**TASK:**
Rewrite all of the material below, swapping each "furthest" for "most distant" and leaving everything else the same.

↓

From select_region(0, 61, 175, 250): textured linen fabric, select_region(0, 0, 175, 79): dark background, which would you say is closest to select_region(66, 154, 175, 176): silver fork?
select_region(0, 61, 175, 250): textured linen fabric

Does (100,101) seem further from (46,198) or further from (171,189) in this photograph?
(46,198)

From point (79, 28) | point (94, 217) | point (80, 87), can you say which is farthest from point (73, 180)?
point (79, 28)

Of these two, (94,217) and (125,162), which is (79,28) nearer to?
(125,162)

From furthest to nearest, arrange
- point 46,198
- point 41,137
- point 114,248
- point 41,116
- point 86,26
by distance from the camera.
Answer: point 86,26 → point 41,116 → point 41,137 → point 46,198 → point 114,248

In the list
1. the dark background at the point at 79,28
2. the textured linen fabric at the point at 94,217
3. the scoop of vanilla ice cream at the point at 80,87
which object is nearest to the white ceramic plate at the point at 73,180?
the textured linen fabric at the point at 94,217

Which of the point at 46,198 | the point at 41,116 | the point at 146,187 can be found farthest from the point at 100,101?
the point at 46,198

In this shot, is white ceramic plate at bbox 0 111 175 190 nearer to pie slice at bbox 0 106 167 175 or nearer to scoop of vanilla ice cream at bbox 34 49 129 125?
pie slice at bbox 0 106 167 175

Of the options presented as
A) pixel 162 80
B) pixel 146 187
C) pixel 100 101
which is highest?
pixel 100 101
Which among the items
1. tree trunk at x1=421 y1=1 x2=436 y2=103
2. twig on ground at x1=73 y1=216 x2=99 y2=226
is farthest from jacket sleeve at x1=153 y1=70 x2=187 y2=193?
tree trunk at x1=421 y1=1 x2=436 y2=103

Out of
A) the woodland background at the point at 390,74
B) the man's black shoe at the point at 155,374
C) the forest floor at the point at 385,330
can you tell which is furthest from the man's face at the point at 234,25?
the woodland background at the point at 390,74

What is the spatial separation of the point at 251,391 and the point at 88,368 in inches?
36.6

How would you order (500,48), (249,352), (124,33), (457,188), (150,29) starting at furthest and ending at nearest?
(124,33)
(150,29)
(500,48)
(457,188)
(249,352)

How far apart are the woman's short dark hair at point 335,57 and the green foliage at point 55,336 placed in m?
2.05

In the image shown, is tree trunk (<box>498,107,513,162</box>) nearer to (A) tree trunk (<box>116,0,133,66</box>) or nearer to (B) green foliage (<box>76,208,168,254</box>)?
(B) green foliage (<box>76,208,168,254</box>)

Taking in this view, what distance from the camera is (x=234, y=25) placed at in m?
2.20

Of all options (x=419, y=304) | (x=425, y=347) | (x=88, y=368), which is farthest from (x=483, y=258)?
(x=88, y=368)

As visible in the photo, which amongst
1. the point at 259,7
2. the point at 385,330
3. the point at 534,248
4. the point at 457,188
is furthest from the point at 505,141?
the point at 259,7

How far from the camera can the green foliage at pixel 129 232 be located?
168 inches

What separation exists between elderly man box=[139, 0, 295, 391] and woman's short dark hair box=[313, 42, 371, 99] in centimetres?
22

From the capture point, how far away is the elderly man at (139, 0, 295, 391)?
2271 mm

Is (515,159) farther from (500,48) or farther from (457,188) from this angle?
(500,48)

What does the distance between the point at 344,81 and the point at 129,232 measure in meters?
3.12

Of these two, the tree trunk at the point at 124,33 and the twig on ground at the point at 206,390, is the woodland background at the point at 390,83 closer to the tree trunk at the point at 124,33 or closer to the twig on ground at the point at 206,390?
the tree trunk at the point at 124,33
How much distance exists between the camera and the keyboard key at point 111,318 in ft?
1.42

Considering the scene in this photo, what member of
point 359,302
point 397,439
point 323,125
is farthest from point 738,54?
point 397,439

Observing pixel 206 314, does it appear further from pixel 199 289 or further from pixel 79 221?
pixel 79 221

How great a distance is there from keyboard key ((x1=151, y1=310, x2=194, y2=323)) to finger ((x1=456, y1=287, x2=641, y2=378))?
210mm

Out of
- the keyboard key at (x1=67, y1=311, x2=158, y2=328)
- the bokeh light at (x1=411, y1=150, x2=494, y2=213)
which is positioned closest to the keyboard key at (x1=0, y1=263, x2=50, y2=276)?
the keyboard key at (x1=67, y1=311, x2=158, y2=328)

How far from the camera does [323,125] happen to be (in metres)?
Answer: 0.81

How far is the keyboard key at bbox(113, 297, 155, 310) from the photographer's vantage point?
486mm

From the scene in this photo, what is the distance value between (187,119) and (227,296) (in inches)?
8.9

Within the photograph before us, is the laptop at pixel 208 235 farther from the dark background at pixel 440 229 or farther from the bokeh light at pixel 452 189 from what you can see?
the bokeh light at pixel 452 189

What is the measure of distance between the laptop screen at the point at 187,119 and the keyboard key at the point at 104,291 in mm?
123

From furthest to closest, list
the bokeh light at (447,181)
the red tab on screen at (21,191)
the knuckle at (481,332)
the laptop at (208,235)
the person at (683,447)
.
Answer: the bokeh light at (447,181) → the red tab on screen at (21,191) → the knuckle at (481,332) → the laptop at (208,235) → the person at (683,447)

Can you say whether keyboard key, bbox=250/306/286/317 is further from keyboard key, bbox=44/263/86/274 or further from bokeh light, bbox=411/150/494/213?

↑

**SOLUTION:**
From select_region(0, 61, 175, 250): textured linen fabric, select_region(0, 0, 175, 79): dark background, which would you say is closest to select_region(66, 154, 175, 176): silver fork?
select_region(0, 61, 175, 250): textured linen fabric

Does (100,101) seem further from (46,198) or further from (171,189) in this photograph?
(46,198)

From point (79, 28) | point (94, 217) | point (80, 87), can you say which is farthest from point (73, 180)?
point (79, 28)

Of these two, (94,217) and (125,162), which is (79,28) nearer to?
(125,162)

From most distant to nearest, arrange
- point 46,198
- point 41,137
- point 114,248
- point 41,116
- point 86,26
by distance from the camera.
Answer: point 86,26 → point 41,116 → point 41,137 → point 46,198 → point 114,248

In the list
1. the dark background at the point at 79,28
2. the textured linen fabric at the point at 94,217
3. the scoop of vanilla ice cream at the point at 80,87
which object is nearest to the white ceramic plate at the point at 73,180?
the textured linen fabric at the point at 94,217

Which of the point at 46,198 | the point at 41,116 | the point at 146,187 can be found farthest from the point at 100,101?
the point at 46,198

In this shot, is white ceramic plate at bbox 0 111 175 190 nearer to pie slice at bbox 0 106 167 175 or nearer to scoop of vanilla ice cream at bbox 34 49 129 125?
pie slice at bbox 0 106 167 175

Of the options presented as
A) pixel 162 80
B) pixel 146 187
C) pixel 100 101
which is highest?
pixel 100 101
Which among the items
1. tree trunk at x1=421 y1=1 x2=436 y2=103
2. twig on ground at x1=73 y1=216 x2=99 y2=226
is farthest from jacket sleeve at x1=153 y1=70 x2=187 y2=193?
tree trunk at x1=421 y1=1 x2=436 y2=103

Out of
A) the woodland background at the point at 390,74
B) the man's black shoe at the point at 155,374
C) the forest floor at the point at 385,330
can you tell which is most distant from the man's face at the point at 234,25?
the woodland background at the point at 390,74

What is the spatial separation of the point at 251,391 and the point at 88,368 in inches?
36.6

How would you order (500,48), (249,352), (124,33), (457,188), (150,29) starting at most distant and ending at nearest?
(124,33)
(150,29)
(500,48)
(457,188)
(249,352)

How far apart are the woman's short dark hair at point 335,57 and the green foliage at point 55,336 placed in m?
2.05

In the image shown, is tree trunk (<box>498,107,513,162</box>) nearer to (A) tree trunk (<box>116,0,133,66</box>) or nearer to (B) green foliage (<box>76,208,168,254</box>)?
(B) green foliage (<box>76,208,168,254</box>)

Taking in this view, what distance from the camera is (x=234, y=25) placed at in m?
2.20

Of all options (x=419, y=304) | (x=425, y=347) | (x=88, y=368), which is farthest from (x=483, y=258)?
(x=88, y=368)

As visible in the photo, which amongst
1. the point at 259,7
2. the point at 385,330
3. the point at 534,248
4. the point at 457,188
is most distant from the point at 505,141?
the point at 259,7

How far from the camera can the green foliage at pixel 129 232 be located?
168 inches

What separation exists between elderly man box=[139, 0, 295, 391] and woman's short dark hair box=[313, 42, 371, 99] in centimetres?
22

From the capture point, how far away is the elderly man at (139, 0, 295, 391)?
2271 mm

Is (515,159) farther from (500,48) or farther from (457,188) from this angle?
(500,48)

What does the distance between the point at 344,81 and the point at 129,232 measure in meters?
3.12

Of these two, the tree trunk at the point at 124,33 and the twig on ground at the point at 206,390, is the woodland background at the point at 390,83 closer to the tree trunk at the point at 124,33 or closer to the twig on ground at the point at 206,390?
the tree trunk at the point at 124,33
How much distance exists between the camera and the keyboard key at point 111,318 in ft?
1.42

Considering the scene in this photo, what member of
point 359,302
point 397,439
point 323,125
is farthest from point 738,54?
point 397,439

Observing pixel 206 314, does it appear further from pixel 199 289 or further from pixel 79 221?
pixel 79 221

How great a distance is there from keyboard key ((x1=151, y1=310, x2=194, y2=323)) to finger ((x1=456, y1=287, x2=641, y2=378))?
210mm

Out of
- the keyboard key at (x1=67, y1=311, x2=158, y2=328)
- the bokeh light at (x1=411, y1=150, x2=494, y2=213)
which is positioned closest to the keyboard key at (x1=0, y1=263, x2=50, y2=276)?
the keyboard key at (x1=67, y1=311, x2=158, y2=328)

How far from the camera does [323,125] happen to be (in metres)?
Answer: 0.81

How far is the keyboard key at bbox(113, 297, 155, 310) from the photographer's vantage point?
486mm

From the scene in this photo, what is the distance value between (187,119) and (227,296) (in inches)?
8.9

Within the photograph before us, is the laptop at pixel 208 235 farther from the dark background at pixel 440 229 or farther from the bokeh light at pixel 452 189 from what you can see?
the bokeh light at pixel 452 189

What is the measure of distance between the laptop screen at the point at 187,119 and the keyboard key at the point at 104,291 in mm?
123

From most distant to closest, list
the bokeh light at (447,181)
the red tab on screen at (21,191)
the knuckle at (481,332)
the laptop at (208,235)
the person at (683,447)
.
Answer: the bokeh light at (447,181) → the red tab on screen at (21,191) → the knuckle at (481,332) → the laptop at (208,235) → the person at (683,447)

Can you say whether keyboard key, bbox=250/306/286/317 is further from keyboard key, bbox=44/263/86/274 or further from bokeh light, bbox=411/150/494/213?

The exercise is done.